Das weiß ich. Aber da kommt nur Müll ...


----------



## nfsgame (12. Februar 2010)

Ich hab hier mal nen Pic für alle die, die kein HD empfangen können. So sieht die Senderinfo aus .


----------



## windows (12. Februar 2010)

nfsgame schrieb:


> Ich hab hier mal nen Pic für alle die, die kein HD empfangen können. So sieht die Senderinfo aus .


Ganz toll 
Nicht böse gemeint, ich find´s nur lustig.

MFG
windows


----------



## Xion4 (12. Februar 2010)

Naja, ist doch klasse das der alte Leute Sender die GEZ Einnahmen nicht nur mit dem iPhone App sondern auch mit HD Material/Ausstrahlung verschwendet. Wenn Oma und Opa eh schon nicht mehr scharf sehen können, dann ist es ja gut, dass sie wenigstens HD unscharf sehen können. Ich sag nur Musikantenstadl in HD. Ohje. Aber eine Erhöhung der GEZ ist absolut notwendig, um das sinnvolle und gute Programm weiter erstellen zu können...


----------



## > Devil-X < (12. Februar 2010)

- _BEREITGESTELLTES MATERIAL_
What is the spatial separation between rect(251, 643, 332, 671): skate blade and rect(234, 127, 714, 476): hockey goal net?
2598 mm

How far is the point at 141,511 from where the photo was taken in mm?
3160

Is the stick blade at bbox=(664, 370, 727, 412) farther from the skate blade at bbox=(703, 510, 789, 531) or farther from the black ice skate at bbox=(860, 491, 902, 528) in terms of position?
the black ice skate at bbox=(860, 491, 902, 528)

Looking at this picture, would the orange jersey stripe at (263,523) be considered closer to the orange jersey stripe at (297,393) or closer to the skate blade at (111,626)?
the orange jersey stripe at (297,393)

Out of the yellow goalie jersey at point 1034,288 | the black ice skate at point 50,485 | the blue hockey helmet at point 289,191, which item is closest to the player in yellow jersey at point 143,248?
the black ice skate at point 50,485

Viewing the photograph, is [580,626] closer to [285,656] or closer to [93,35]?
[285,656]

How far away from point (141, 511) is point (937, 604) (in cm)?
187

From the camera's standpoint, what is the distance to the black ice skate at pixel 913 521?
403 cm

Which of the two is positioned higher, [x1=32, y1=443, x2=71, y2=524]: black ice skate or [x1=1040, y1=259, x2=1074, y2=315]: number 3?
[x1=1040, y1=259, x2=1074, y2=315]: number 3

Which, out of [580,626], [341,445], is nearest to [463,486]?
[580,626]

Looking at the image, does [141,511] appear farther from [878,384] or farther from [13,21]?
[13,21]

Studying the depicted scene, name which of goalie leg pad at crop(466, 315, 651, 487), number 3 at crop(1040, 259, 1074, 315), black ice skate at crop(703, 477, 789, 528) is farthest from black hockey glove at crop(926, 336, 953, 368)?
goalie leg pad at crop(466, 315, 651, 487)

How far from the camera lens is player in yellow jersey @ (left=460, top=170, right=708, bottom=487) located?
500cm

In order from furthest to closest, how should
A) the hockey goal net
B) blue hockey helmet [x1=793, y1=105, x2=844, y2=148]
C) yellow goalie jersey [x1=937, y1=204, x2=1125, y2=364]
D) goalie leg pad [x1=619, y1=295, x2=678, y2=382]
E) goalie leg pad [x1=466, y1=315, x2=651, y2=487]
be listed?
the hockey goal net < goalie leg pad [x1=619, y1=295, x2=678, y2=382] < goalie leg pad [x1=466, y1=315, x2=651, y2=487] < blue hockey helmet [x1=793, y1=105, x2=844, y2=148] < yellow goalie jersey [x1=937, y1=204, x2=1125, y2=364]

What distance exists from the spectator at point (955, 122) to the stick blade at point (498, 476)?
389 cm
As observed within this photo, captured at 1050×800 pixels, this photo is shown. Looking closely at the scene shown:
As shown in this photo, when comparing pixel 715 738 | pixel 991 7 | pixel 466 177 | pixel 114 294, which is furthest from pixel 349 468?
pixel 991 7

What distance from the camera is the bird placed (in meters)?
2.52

- _AUFGABE A_
Welche Sendung nennt Xion4 im Lesetext als Beispiel für Ausstrahlung in HD?
- _AUFGABE B_
Entnehmen Sie dem Lesetext wörtlich die Stelle, die bei den Worten „## Xion4 (12.“ beginnt und nach „erstellen zu können...“ endet.
Die Einträge stehen in keinem Zusammenhang mit dem Lesetext.

- _MUSTERLÖSUNG A_
Den Musikantenstadl.

- _MUSTERLÖSUNG B_
## Xion4 (12. Februar 2010)

Naja, ist doch klasse das der alte Leute Sender die GEZ Einnahmen nicht nur mit dem iPhone App sondern auch mit HD Material/Ausstrahlung verschwendet. Wenn Oma und Opa eh schon nicht mehr scharf sehen können, dann ist es ja gut, dass sie wenigstens HD unscharf sehen können. Ich sag nur Musikantenstadl in HD. Ohje. Aber eine Erhöhung der GEZ ist absolut notwendig, um das sinnvolle und gute Programm weiter erstellen zu können...